**THE RECORDS:**
═══

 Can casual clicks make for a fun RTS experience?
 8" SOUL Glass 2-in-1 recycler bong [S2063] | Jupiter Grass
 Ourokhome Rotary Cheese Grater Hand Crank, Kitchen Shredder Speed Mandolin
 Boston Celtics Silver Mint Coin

═══

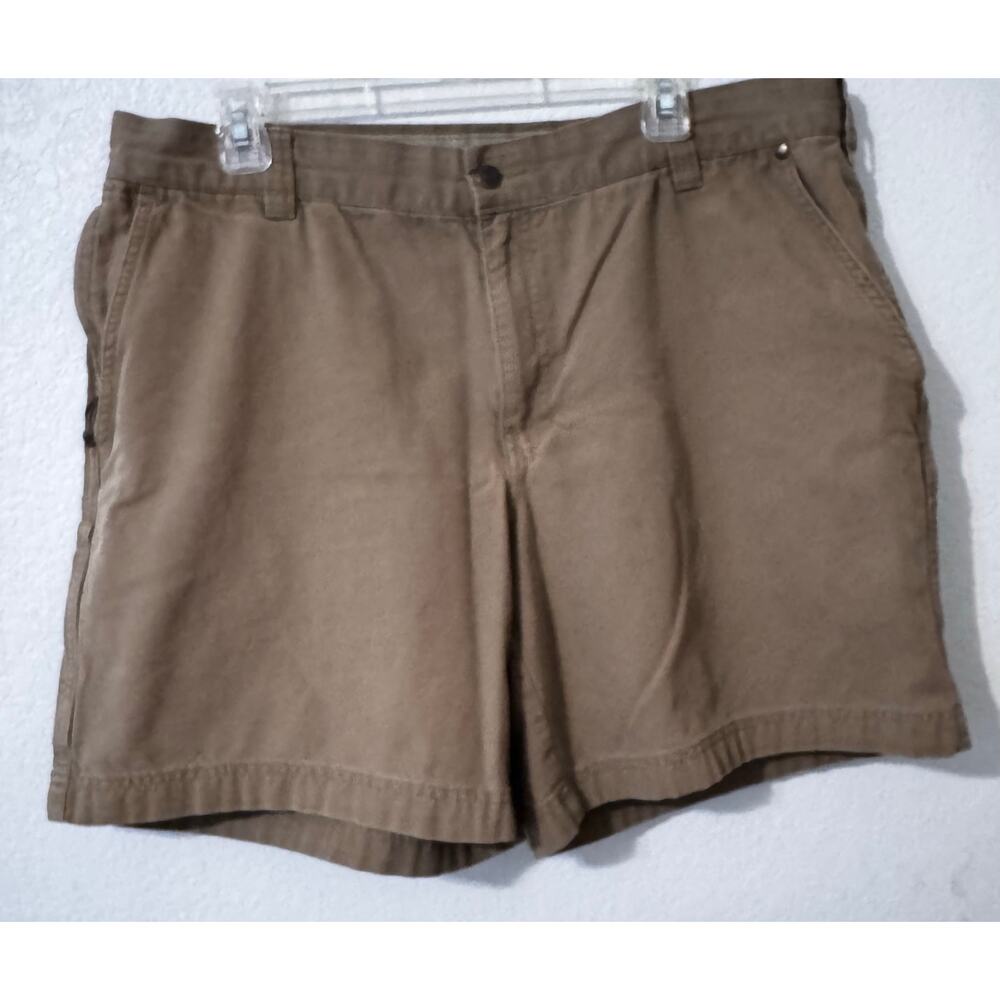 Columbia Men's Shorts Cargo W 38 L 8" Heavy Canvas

═══

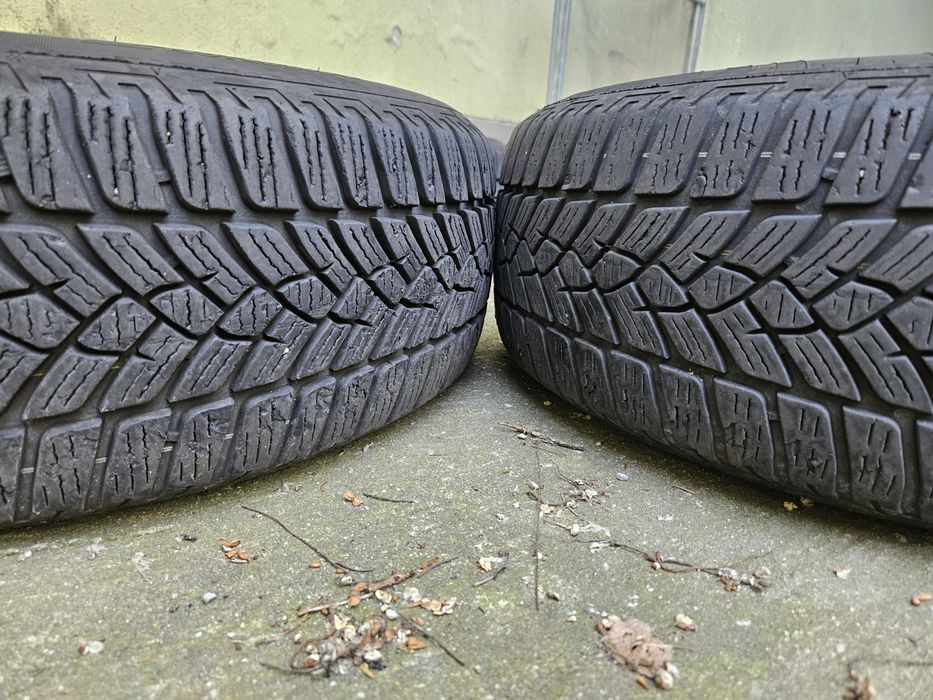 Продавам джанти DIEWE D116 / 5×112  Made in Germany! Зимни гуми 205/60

═══

All that belongs in your answer is the stretch of entries above from the line with "Can casual clicks" through the line with "Boston Celtics Silver Mint Coin", printed exactly.

**YOUR SOLUTION:**
 Can casual clicks make for a fun RTS experience?
 8" SOUL Glass 2-in-1 recycler bong [S2063] | Jupiter Grass
 Ourokhome Rotary Cheese Grater Hand Crank, Kitchen Shredder Speed Mandolin
 Boston Celtics Silver Mint Coin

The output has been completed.